Carlos Cândido, ex-militar do Exército
Cândido disse ainda ter recebido informações nos grupos de brasileiros que já se alistaram. "A informação que recebemos é que os voluntários estão sendo muito bem recebidos na Ucrânia, onde recebem apoio bélico e logístico", diz.
Rússia monitora ações no Brasil, diz especialista
Apesar da experiência em combate, um policial militar que atuou no meio da mata em Goiás nas buscas por Lázaro Barbosa Sousa disse ao UOL que não se candidataria porque o estilo de batalha é muito diferente daquele vivido por profissionais de segurança pública em Brasília.
Um profissional da indústria bélica internacional e com experiência em atividades de inteligência acompanha os movimentos de brasileiros se candidatando para ir à Ucrânia à distância. Ele assegurou à reportagem que o serviço de inteligência da Rússia monitora essas ações e outras de voluntários na América Latina.
'Apoio integral garantido'
Na manhã de 3 de março, as Forças Armadas da Ucrânia publicaram um comunicado em rede social confirmando que os interessados em lutar pelo país deveriam procurar as embaixadas. Segundo o documento das Forças Armadas, as despesas da viagem devem ser bancadas pelos voluntários. Mas o comunicado também diz: "Apoio integral garantido".
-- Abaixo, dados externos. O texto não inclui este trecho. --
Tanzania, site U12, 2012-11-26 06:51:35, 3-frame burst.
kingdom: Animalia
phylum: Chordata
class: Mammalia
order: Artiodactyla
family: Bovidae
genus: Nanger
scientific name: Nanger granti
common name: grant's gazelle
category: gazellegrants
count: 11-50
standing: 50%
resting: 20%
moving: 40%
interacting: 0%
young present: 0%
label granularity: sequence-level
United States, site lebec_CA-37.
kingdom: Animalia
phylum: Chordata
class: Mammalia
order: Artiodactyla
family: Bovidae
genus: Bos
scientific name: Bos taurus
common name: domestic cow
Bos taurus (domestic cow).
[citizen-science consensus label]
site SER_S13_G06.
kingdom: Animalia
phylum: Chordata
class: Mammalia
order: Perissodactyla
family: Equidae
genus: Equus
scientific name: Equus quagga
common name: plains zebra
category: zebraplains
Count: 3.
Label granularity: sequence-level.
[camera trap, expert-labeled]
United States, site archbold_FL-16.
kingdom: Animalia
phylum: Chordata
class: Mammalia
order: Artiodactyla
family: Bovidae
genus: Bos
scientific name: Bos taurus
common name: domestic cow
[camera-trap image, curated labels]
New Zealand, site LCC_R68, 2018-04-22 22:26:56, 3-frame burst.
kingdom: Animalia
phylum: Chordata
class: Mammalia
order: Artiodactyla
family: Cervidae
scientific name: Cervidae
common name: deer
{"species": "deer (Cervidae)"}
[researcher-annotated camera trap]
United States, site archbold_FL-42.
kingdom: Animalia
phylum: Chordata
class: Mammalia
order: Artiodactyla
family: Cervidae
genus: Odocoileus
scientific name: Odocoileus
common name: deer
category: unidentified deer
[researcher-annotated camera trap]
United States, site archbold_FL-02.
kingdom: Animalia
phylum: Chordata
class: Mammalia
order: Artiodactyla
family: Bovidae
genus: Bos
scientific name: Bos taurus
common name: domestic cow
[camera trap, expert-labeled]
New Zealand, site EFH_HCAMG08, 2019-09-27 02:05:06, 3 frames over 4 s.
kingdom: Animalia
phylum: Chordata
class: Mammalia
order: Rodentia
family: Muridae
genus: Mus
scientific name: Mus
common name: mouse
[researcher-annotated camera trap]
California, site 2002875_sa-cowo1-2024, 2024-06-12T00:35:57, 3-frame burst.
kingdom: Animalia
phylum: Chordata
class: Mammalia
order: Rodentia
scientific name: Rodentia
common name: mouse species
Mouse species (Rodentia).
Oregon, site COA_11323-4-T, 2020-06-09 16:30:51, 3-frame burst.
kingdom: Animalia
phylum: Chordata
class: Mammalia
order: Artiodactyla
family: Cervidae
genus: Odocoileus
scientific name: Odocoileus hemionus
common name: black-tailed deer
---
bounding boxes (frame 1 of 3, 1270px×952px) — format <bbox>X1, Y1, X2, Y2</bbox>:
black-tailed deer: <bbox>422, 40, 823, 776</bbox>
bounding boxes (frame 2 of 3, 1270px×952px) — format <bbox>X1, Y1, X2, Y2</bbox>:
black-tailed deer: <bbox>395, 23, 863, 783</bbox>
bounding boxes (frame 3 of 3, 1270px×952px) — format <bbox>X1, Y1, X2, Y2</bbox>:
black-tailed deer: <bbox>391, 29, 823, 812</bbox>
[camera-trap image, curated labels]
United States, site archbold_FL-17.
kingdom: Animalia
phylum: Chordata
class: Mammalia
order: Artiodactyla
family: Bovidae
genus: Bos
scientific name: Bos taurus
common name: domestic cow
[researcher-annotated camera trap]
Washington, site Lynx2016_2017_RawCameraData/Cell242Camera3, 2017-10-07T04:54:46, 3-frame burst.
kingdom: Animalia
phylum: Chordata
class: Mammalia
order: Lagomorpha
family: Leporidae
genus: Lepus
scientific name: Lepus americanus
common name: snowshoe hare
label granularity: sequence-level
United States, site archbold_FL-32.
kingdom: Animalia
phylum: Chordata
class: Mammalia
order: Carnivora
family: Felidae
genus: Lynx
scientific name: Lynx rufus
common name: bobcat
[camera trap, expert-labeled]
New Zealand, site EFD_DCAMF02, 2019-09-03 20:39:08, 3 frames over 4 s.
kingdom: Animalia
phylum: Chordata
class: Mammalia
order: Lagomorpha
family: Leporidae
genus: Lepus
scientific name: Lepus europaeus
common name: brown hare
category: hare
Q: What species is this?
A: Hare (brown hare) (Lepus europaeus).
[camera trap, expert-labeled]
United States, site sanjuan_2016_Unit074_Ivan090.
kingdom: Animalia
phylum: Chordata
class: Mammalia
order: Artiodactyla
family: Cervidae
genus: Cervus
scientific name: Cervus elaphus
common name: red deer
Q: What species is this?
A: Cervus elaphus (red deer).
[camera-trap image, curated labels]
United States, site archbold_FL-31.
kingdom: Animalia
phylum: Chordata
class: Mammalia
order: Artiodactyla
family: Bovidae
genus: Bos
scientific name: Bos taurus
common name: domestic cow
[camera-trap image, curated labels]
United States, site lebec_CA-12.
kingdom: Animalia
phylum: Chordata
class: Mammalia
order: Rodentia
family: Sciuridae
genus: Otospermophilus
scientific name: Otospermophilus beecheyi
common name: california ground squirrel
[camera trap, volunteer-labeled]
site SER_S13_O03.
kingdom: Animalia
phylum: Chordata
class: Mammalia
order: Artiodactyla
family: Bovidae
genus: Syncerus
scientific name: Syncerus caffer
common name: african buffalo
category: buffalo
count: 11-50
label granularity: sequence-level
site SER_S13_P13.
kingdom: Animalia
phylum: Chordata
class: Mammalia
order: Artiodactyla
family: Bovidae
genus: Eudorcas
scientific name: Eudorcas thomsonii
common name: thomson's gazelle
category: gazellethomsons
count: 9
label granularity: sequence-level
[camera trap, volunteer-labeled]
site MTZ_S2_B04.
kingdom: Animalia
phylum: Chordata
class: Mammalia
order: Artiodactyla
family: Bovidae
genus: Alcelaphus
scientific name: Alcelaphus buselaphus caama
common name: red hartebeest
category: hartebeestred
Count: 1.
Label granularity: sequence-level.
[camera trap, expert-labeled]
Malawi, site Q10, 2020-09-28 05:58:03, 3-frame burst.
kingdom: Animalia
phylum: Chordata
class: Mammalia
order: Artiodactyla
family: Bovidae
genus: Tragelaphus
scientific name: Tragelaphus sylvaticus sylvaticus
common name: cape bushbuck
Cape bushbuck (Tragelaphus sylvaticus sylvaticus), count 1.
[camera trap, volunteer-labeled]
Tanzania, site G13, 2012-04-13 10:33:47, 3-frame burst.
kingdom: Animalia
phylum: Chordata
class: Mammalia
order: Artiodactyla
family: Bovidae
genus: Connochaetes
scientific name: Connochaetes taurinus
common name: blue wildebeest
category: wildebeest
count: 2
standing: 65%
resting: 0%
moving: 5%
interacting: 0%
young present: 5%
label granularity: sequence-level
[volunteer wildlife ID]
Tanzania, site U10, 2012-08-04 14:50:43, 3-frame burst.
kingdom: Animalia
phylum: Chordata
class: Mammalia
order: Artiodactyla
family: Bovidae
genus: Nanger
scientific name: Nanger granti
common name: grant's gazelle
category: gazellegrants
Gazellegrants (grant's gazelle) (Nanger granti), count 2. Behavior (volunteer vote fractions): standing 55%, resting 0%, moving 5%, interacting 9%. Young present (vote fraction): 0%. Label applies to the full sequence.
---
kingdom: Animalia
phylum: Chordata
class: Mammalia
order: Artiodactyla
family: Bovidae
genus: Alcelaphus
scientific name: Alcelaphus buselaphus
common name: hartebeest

O interessado deve portar documentos como passaporte, uniformes e equipamento de trabalho militar. Os vistos são desnecessários. O candidato deve preencher um formulário. Se aceito, deverá arcar com os custos da viagem até a Ucrânia.
"Os representantes das embaixadas ucranianas e o comando das forças de Defesa Territorial vão providenciar ajuda na rota", diz o comunicado. Ao chegar no ponto combinado, é necessário assinar um contrato.